Zeron Flemingster is not a good tight end. He grabbed just ten receptions last season, 18 the year before, and just 29 catches in his four-year career. He only started seven games last year, because of injury. He did manage to bring down 2 touchdown receptions for the Redskins in 2002, but that surely will not be enough to make him a number a tight end. A better way to describe this little known tight end is by comparing him to former Eagle Jeff Thomason. He is used on goal line situations, and short yardage. And the one thing he is good at, is getting good yardage on the catch. He averages 12 yards per catch during his career, which is the only stat that is decent on his record. Overall, the Skins better find a free agent, maybe a trade or pick somebody off waivers to replace Flemingster, no matter how good the guy is on goal line situations, he will NEVER be a number one TE.
Dallas Cowboy tight ends
It is very difficult to find a number one tight end on the Boys' roster. Last year they had two tight ends grab over 20 receptions (Campbell, McGee.) and one other pulled down 17 (Whalen). The Cowboys used a tight end by committee system, and have been fairly successful. The Boys, unlike other teams, always have a tight end with fresh legs on the field ready to block, or catch a bullet from the quarterback. The Boys have depth at the TE position to make sure they are not hurt badly if a player is injured. New coach Bill Parcells may move these players around however. He may put some of the players on the line, or a full time player on special teams. With the mind Parcells has, only time will be able to tell. Overall, the Boys have a good-looking crop of tight ends. They have depth, and a couple good rookies waiting on the bench. We'll just have to wait and see how the Boys tight end corpse turns out.
Name: Jeremy Shockey Team: New York Years Pro: 2 H: 6'5 W:252lbs
As soon as Jeremy Shockey got done bowling over the Texan secondary in a Giants Pre-Season game, expectations in New York soared. Shockey certainly did not disappoint. The young gun grabbed down 74 receptions, for 894 yards and two touchdowns in 2002. His efforts last season (his rookie year) gave him a reputation throughout the league for being, a great receiver from the tight end spot, a great talker, a great blocker, and a great power tight end. Shockey was simply amazing in 2002. In my opinion, Shockey made the biggest rookie impact in New York since Lawrence Taylor.

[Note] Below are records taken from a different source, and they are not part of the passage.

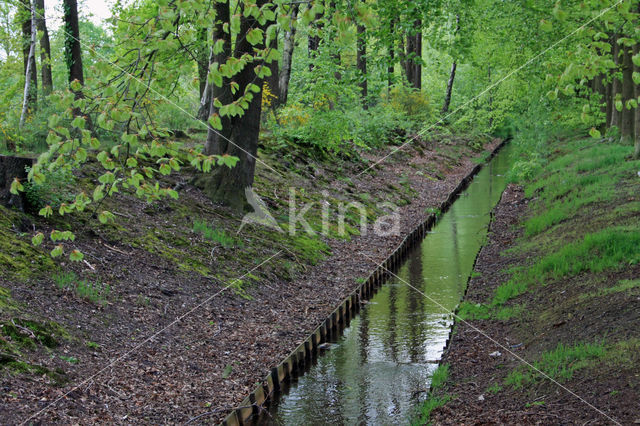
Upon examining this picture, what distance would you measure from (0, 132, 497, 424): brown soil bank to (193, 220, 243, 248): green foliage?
2cm

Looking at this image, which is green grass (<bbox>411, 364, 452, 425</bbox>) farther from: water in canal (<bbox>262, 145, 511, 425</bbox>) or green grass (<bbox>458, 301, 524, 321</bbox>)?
green grass (<bbox>458, 301, 524, 321</bbox>)

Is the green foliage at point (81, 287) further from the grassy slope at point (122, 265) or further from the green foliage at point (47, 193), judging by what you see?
the green foliage at point (47, 193)

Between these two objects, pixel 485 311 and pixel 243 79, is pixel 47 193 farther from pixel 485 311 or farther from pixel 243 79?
pixel 485 311

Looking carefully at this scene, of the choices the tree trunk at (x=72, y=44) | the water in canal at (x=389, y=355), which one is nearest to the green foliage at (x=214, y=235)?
the water in canal at (x=389, y=355)

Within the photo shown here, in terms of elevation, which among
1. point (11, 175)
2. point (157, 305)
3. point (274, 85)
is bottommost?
point (157, 305)

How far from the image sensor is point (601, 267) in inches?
335

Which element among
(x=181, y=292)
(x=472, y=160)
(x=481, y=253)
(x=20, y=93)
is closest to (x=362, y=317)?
(x=181, y=292)

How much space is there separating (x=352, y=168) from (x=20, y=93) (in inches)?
430

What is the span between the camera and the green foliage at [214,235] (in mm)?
10305

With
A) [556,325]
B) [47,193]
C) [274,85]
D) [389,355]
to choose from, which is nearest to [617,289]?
[556,325]

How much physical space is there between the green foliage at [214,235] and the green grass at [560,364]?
5.53 m

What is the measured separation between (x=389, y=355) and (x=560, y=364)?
2.73 meters

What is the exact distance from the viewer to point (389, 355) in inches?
329

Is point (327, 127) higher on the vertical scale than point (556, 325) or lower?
higher
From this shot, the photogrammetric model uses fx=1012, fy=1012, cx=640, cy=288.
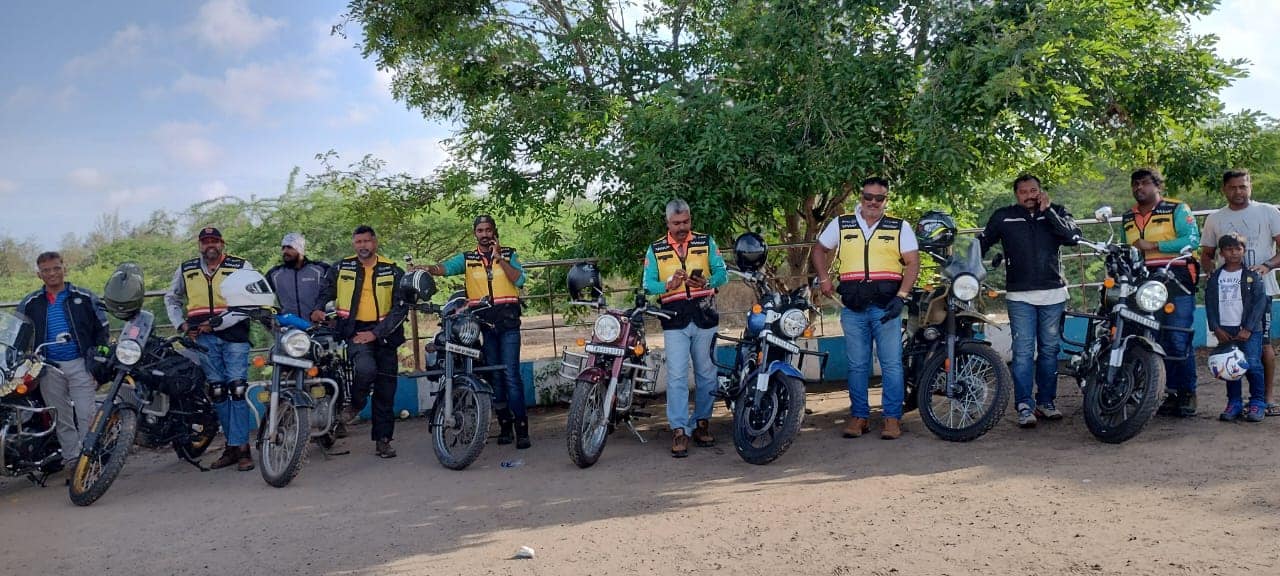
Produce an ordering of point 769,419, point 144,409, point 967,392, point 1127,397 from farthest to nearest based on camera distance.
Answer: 1. point 144,409
2. point 967,392
3. point 769,419
4. point 1127,397

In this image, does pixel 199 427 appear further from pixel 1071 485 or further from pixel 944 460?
pixel 1071 485

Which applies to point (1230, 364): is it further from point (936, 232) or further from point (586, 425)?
point (586, 425)

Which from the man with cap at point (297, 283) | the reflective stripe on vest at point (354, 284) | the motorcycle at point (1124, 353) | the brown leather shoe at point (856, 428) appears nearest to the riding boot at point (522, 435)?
the reflective stripe on vest at point (354, 284)

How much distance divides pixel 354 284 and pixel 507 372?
1.22m

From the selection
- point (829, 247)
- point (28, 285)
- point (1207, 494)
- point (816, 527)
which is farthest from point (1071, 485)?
point (28, 285)

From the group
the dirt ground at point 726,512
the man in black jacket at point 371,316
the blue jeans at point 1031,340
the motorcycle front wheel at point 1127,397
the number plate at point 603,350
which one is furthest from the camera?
the man in black jacket at point 371,316

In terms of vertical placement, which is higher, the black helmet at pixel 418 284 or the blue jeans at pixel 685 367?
the black helmet at pixel 418 284

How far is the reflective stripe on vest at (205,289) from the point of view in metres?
7.08

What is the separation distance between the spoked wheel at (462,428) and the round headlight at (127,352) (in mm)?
1876

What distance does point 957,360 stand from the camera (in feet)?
20.7

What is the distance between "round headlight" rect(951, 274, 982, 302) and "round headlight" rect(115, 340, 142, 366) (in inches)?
202

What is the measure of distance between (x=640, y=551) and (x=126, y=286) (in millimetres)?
4332

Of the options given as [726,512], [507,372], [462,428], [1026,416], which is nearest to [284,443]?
[462,428]

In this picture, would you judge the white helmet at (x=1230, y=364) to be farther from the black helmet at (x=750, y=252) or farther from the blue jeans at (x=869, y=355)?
the black helmet at (x=750, y=252)
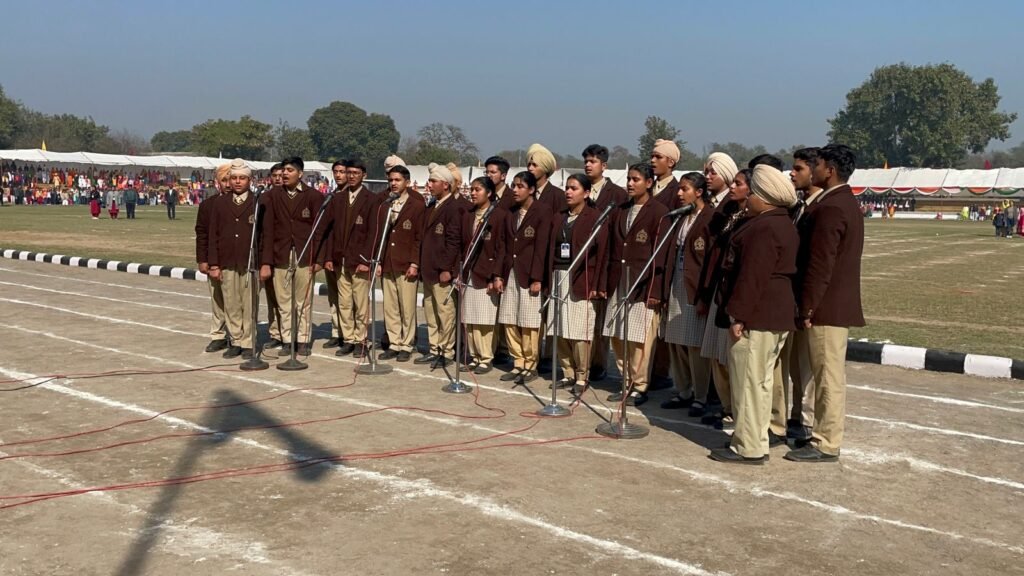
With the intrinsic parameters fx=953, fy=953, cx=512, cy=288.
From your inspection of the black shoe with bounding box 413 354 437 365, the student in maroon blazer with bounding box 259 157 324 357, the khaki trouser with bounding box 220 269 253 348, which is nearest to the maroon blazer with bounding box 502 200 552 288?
the black shoe with bounding box 413 354 437 365

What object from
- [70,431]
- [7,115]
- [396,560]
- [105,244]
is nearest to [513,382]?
[70,431]

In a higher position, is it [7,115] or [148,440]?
[7,115]

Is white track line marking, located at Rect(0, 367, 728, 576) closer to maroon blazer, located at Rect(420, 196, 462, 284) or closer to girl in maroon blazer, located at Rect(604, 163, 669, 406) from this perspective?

The scary thing is Shockey is only going to get better. I think overall we are looking at one of the best Tight Ends in the last 20 years. The only thing New York fans should worry about is how much film they have in their camera, when Shockey is playing.
Name: Chad Lewis Team: Philadelphia Years Pro: 6 H: 6'6 W: 252lbs
Chad Lewis is the number one tight end for the Eagles, as of now. The problem is that he is aging. His numbers went down since his monster season in 2000 in which he snatched 69 receptions. However, in 2001 he grabbed 41 passes, a dramatic change from 2002, and in 02 he grabbed 42, also a dramatic change. His receiving yards have gone down as well. In 2000 he had 735 yards in catches. In 01 he had just 422 yards, and in 03, he brought down just 398 yards. The numbers don't lie, and they prove that Chad Lewis, has passed his prime. However, Rutgers star L.J Smith, frequently compared to Jeremy Shockey, was drafted with the Eagles second round selection in this years draft. He grabbed over 50 receptions last year for Rutgers, and is waiting at any given time, to take the spot of Lewis. Look for Philadelphia to run many two tight end sets this season, to ease Smith into the starting role.
Once again, the Giants reign supreme at this position, their tight ends are the best in the NFC East. Jeremy Shockey rules over the no-name Zeron Flemingster, and the Cowboys no-name Tight Ends. Chad Lewis, the dinosaur, is not even close, and with L.J Smith, only time will tell how much he can produce. This is getting very scary Eagle fans; the Giants have the best running backs in the NFC East, the best wide receiving corpse in the NFC East, and now, the best tight ends in the NFC East.